De nombreux cinéastes indépendants ont réalisé des films LGBTIQ+, mais Bros est une grande première: d’une part le film est produit et distribué par une major hollywoodienne, en l’occurrence Universal, mais aussi il est écrit et porté par le comédien ouvertement homosexuel Billy Eichner, connu pour son humour caustique. Autre spécificité: la quasi-totalité du casting se revendique queer, à l’exception de caméos de actrices Debra Messing et Kristin Chenoweth.
Aux manettes de cette aventure entre deux hommes qui se lancent dans une relation amoureuse en dépit de leur réticence crasse et de leur peur panique de l’engagement, on trouve le spécialiste du genre Nicholas Stoller (Forgetting Sarah Marshall, Nos pires voisins 1 et 2, par exemple). Mais comme il est straight, il lui était impossible de se débrouiller seul. Il a donc fait appel à Eichner pour l‘écriture du scénario.
Un musée LBGTIQ+
Ce dernier joue en quelque sorte son double, Bobby Leiber, animateur new-yorkais à succès d’un podcast queer d’histoire. Cet angoissé existentiel dirige par ailleurs le premier musée de la culture LGBTIQ+, sur le point d’ouvrir. Au conseil d’administration de cette institution on trouve notamment une bisexuelle agressive, une lesbienne butch, une trans* noire ou encore un personnage non binaire. Stéréotypes assumés prétextes à des moments de folie, avec prises de bec mémorables.
Insupportable quadra professoral, véritable «pain in the ass» à la verve outrancièrement allénienne, Bobby, bien entouré par ses amis, a toujours vécu seul et n’a pas l’intention de changer, expliquant qu’il ne fait pas confiance aux gais parce qu’ils sont égoïstes et stupides et qu’il préfère les rencontres sur Grindr à une relation durable. En d’autres termes, il a un regard particulièrement cynique sur l’amour. Jusqu’au jour où il fait la connaissance, dans un club, du bel Aaron Shepard (Luke Macfarlane), avocat viril, spécialisé dans les testaments et les successions. Il passe pour un chaud lapin balourd qui, sans trop de surprise, révélera pourtant une nature beaucoup plus riche.

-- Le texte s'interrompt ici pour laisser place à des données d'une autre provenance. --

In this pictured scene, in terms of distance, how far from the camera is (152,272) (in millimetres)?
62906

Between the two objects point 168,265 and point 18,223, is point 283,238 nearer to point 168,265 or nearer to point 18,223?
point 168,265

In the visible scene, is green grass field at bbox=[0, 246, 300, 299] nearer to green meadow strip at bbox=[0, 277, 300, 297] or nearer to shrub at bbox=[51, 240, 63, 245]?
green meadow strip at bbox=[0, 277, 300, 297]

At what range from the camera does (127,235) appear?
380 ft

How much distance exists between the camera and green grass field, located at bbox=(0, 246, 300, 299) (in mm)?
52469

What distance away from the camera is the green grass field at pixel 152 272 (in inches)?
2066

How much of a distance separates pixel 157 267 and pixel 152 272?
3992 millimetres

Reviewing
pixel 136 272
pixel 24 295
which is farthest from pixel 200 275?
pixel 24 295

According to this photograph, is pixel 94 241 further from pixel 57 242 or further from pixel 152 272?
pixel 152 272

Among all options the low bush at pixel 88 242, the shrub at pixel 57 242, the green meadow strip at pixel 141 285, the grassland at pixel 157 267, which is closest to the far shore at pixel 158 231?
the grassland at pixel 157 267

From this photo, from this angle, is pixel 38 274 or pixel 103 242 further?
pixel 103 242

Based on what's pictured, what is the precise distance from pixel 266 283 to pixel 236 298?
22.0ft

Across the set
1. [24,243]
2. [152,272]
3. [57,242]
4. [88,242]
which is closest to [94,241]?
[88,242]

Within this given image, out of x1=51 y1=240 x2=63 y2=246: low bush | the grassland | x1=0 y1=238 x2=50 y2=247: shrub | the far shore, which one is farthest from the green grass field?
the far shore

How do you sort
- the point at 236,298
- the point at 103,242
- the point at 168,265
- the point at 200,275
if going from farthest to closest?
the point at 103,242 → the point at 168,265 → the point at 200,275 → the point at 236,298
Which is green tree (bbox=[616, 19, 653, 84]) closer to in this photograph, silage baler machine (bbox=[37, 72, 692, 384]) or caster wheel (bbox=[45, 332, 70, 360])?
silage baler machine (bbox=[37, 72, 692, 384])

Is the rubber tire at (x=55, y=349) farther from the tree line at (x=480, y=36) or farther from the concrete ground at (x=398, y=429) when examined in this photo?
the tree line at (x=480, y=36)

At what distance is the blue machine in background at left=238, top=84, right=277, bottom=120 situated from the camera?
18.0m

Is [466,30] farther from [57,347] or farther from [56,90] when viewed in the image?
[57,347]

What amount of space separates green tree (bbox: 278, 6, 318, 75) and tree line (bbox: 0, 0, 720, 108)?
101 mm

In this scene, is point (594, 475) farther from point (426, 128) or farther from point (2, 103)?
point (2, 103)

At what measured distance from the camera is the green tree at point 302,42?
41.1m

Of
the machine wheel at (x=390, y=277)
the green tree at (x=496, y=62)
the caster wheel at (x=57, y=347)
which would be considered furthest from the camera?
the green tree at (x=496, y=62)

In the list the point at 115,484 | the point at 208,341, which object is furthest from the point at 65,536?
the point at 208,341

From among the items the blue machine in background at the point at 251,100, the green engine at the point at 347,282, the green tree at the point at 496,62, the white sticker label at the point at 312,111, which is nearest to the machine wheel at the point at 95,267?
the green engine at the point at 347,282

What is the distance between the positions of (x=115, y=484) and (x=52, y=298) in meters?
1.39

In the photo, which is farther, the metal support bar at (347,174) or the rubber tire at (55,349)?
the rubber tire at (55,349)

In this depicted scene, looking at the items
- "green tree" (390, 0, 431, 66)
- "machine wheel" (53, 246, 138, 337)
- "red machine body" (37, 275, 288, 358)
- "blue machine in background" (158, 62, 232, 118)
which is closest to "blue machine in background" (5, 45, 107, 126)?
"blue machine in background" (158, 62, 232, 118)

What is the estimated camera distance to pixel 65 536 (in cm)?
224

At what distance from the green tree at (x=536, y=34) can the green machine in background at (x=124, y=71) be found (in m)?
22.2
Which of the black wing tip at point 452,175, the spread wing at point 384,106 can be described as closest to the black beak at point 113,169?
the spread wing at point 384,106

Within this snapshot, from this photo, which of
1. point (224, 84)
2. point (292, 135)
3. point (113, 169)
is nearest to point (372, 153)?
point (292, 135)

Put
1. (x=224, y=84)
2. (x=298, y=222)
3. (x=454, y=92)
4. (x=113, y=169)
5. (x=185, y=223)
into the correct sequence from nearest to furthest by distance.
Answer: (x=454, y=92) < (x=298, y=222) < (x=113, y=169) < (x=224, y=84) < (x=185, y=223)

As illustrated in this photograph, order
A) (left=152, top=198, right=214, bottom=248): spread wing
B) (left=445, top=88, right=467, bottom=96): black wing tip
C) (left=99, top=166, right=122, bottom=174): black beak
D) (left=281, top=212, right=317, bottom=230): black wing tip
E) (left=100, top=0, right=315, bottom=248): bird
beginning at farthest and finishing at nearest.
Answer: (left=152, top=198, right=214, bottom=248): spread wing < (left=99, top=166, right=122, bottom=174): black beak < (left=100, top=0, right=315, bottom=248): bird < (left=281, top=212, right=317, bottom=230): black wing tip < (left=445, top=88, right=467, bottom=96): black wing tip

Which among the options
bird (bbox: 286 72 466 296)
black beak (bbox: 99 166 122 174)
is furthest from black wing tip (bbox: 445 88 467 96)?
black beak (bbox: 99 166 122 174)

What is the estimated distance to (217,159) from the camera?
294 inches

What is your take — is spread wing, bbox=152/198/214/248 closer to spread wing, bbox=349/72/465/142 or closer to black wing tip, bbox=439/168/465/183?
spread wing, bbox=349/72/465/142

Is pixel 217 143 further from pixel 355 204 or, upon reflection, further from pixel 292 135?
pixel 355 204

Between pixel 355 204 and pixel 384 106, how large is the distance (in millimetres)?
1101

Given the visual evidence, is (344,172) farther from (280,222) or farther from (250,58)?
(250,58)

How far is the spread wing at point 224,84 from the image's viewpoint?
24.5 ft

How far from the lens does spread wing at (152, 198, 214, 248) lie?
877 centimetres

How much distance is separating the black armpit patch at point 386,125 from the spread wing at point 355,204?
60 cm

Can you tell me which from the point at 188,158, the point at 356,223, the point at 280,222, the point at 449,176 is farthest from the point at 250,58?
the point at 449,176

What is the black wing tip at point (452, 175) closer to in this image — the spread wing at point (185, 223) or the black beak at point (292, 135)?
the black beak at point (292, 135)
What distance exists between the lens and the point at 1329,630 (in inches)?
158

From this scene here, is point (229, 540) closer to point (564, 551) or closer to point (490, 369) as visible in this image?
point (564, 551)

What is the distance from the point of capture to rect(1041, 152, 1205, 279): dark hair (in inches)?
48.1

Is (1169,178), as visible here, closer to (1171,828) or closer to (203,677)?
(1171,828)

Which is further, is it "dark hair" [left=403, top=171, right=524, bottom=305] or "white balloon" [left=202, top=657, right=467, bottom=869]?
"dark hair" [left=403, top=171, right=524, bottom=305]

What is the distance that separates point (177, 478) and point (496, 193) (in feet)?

Des scènes très osées pour une major hollywoodienne
S’ils sont immédiatement attirés l’un vers l’autre, tout ne va pas comme sur des roulettes, chacun restant sur une volonté de ne pas s’impliquer émotionnellement. Ce qui donne lieu à une série de situations peu communes, pour ne pas dire jamais vues dans les films de grands studios. Principalement en ce qui concerne les séquences sexuelles. Évoquant son propre cas, Billy Eichner explique que les gais ont leurs règles et leurs façons de se comporter. D’où de nombreuses prestations torrides, certaines avec trois ou quatre participants. Toutefois Nicholas Stoller, incapable de premier degré, tient à les garder marrantes, comme il dit. Et elles le sont!
Comme d’ailleurs la majorité de l’opus, qui reste de la pure comédie adulte, grand public, avec un happy end assez original, mais on ne vous en dira pas plus. Le but de Stoller et Eichner était de réaliser un film authentique et réaliste, évitant de recycler les tropes hétéros, tout en dépassant les attentes d’un public dit cible. En résumé, un film qu’un hétéro peut aimer et regarder avec sa petite amie, estiment-ils. Tout en réfutant le fait que les rapports des deux bords peuvent se comparer, Bros n’en met pas moins en scène des personnages certes en quête de sexe très actif,, mais également d’amour, de passion, de romantisme.
Les auteurs du film poursuivent également la volonté d’instruire leur audience. C’est justement la fonction du musée présent dans cette œuvre, avec ses vitrines consacrées à de grandes personnalités queer, comme l’auteur James Baldwin, la poétesse Gertrude Stein, l’activiste trans* Sylvia Rivera ou le sexologue allemand Magnus Hirschfeld, traqué par les nazis. Une forme d’hommage rendu aux pionnier·ière-s, histoire de rappeler que les droits des personnes LGBTIQ+ restent menacés.
Sortie dans les salles de Suisse romande dès mercredi 19 octobre.